UI-TARS-1.5-7B: a vision AI agent that reached SOTA in GUI grounding

ByteDance’s Seed team released UI-TARS-1.5, and it is interesting. It is a vision-language model for GUI agents, and its ability to identify UI elements from screenshots is far ahead of OpenAI CUA and Claude 3.7.

Even the lightweight 7B model reaches 49.6% on ScreenSpotPro. That is roughly twice the score of OpenAI CUA at 23.4% and Claude 3.7 at 27.7%. A desktop app is also available, so it can run locally.

where it sits

There are two broad approaches to GUI agents:

approach	how it works	examples
accessibility tree	pull element information from the DOM or OS APIs	Playwright MCP, agent-browser
vision AI	look at screenshots and decide	Skyvern, UI-TARS

UI-TARS is a model specialized for the vision-AI approach. Instead of taking a general-purpose VLM and hoping it works on GUI tasks, it is designed and trained for GUI operation from the start.

architecture

It is based on Qwen2.5-VL and then trained for GUI-agent tasks.

item	value
base model	Qwen2.5-VL
parameters	7B lightweight / 72B largest
training	reinforcement learning + inference-time scaling

inference-time scaling

The model increases accuracy on complex tasks by spending more compute at inference time. That is the same general direction many modern agent systems are moving toward.

benchmarks

GUI grounding (ScreenSpotPro)

This benchmark measures how precisely a model can point at the right UI element on screen.

model	score
UI-TARS-1.5-7B	49.6%
Claude 3.7	27.7%
OpenAI CUA	23.4%

For a 7B model, that is a huge gap. The specialized training clearly pays off.

The largest UI-TARS-1.5 model reaches 61.6%.

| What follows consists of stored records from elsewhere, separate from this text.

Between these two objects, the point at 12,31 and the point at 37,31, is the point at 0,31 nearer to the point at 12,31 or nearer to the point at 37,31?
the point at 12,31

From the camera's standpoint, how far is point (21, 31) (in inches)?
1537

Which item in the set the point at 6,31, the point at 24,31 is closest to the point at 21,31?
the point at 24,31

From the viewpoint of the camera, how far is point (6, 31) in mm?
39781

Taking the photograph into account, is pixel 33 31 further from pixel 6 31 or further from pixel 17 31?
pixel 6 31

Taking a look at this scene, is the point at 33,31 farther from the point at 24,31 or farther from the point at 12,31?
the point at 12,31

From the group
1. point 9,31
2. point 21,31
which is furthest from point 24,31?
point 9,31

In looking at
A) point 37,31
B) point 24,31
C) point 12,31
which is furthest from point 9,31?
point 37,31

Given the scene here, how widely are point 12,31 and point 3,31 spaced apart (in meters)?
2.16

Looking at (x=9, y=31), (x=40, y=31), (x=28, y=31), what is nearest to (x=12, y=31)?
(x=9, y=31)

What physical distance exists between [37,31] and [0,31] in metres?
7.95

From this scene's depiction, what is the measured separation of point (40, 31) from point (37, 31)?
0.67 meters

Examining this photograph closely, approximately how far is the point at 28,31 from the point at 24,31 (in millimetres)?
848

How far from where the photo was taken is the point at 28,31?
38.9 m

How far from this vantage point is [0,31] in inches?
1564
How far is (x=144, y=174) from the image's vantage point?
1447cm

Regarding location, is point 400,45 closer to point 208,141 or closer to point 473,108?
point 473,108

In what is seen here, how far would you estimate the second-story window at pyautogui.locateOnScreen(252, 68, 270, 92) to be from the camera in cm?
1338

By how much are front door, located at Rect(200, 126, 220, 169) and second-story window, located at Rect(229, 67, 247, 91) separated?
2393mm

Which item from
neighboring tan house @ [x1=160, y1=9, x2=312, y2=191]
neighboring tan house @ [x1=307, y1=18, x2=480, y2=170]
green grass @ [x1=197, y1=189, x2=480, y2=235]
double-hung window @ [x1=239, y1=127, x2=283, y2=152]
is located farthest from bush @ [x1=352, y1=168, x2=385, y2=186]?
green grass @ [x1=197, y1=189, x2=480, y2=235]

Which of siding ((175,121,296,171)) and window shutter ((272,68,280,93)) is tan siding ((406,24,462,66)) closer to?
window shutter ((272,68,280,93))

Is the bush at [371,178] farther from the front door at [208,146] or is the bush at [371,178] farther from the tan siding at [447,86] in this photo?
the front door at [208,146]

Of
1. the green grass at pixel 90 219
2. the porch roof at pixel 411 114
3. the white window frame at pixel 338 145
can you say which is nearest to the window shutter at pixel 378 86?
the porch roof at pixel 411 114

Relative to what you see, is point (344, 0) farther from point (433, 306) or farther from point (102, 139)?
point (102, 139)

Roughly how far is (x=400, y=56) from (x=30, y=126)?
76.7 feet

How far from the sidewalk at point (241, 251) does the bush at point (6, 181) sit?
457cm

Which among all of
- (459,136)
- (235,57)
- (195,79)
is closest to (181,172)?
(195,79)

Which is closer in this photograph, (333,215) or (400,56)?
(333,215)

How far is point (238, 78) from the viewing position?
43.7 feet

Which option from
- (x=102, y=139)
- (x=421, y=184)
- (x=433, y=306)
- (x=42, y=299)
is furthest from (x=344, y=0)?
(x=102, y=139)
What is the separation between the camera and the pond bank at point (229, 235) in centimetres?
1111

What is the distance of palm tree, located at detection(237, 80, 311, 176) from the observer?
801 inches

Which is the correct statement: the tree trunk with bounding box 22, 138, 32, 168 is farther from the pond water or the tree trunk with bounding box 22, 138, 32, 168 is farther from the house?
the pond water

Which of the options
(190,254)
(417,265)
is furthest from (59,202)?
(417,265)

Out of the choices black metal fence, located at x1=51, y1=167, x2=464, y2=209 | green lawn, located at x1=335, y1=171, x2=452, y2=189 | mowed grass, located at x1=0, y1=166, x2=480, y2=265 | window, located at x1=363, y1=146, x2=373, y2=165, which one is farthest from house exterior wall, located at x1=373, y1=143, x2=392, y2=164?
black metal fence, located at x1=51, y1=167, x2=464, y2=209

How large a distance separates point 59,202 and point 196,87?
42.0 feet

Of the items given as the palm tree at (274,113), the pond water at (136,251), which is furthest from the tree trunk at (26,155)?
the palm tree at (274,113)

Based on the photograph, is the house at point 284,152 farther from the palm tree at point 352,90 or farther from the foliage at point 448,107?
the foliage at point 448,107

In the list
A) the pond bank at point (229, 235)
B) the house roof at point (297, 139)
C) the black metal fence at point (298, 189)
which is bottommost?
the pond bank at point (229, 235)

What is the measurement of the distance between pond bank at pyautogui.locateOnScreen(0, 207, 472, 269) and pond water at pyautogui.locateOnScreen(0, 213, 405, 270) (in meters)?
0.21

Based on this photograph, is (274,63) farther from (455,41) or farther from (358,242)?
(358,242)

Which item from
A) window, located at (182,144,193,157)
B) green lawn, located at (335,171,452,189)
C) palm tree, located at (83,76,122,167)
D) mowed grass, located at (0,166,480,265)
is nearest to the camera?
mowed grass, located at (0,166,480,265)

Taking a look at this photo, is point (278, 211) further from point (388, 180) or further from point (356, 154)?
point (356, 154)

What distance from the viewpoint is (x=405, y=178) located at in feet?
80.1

computer operation (OSWorld)

This measures whether a model can actually complete tasks on a real OS.

model	score (100 steps)
UI-TARS-1.5 largest	42.5%
OpenAI CUA	36.4%
Claude 3.7	28.0%
UI-TARS-1.5-7B	27.5%

The 7B model does not beat the biggest model or OpenAI CUA here, but it is in the same ballpark as Claude 3.7.

games

It achieved a 100% success rate on 14 Poki browser games. It also scored an average of 0.42 on Minecraft tasks when using the thinking process.

other benchmarks

benchmark	score
Windows Agent Arena	42.1%
Online-Mind2web	75.8%
Android World	64.2%

how to use it

python package

pip install ui-tars

prompt templates

There are three templates for different use cases:

template	use case	actions
COMPUTER_USE	desktop, including Windows, Linux, and macOS	click, drag, keyboard, scroll
MOBILE_USE	Android mobile	long_press, open_app, press_home, press_back
GROUNDING	element identification only	coordinate output

code example

from ui_tars.action_parser import parse_action_to_structure_output

response = "Thought: click the button\nAction: click(start_box='(100,200)')"
parsed_dict = parse_action_to_structure_output(
    response,
    factor=1000,
    origin_resized_height=1080,
    origin_resized_width=1920,
    model_type="qwen25vl"
)

The model outputs absolute coordinates, so you need to convert them to the actual screen size.

desktop app

UI-TARS-desktop is also available as a GUI application.

features:

GUI operation in natural language
screenshot recognition and visual feedback
works on Windows, macOS, and browsers
local execution for privacy

Development is still active, with more than 1,100 commits.

caveats

coordinate handling is required because the model outputs absolute coordinates
the 7B model is weaker on complex tasks
vision AI still has limits on dynamic UIs and states that cannot be understood from screenshots alone

my take

It is clearly strong as a GUI-grounding model. The evidence suggests that a dedicated model works better than forcing a general VLM onto GUI tasks.

But real agent tasks need more than accurate pointing. They also need judgment about what to do. OSWorld shows that the 7B model is still not finished for complex tasks.

In the context of the E2E testing tools I looked at before, it would be interesting to plug UI-TARS into a Vision AI tool like Skyvern. As a fallback when accessibility trees are not available, a high-accuracy GUI-grounding model has real value.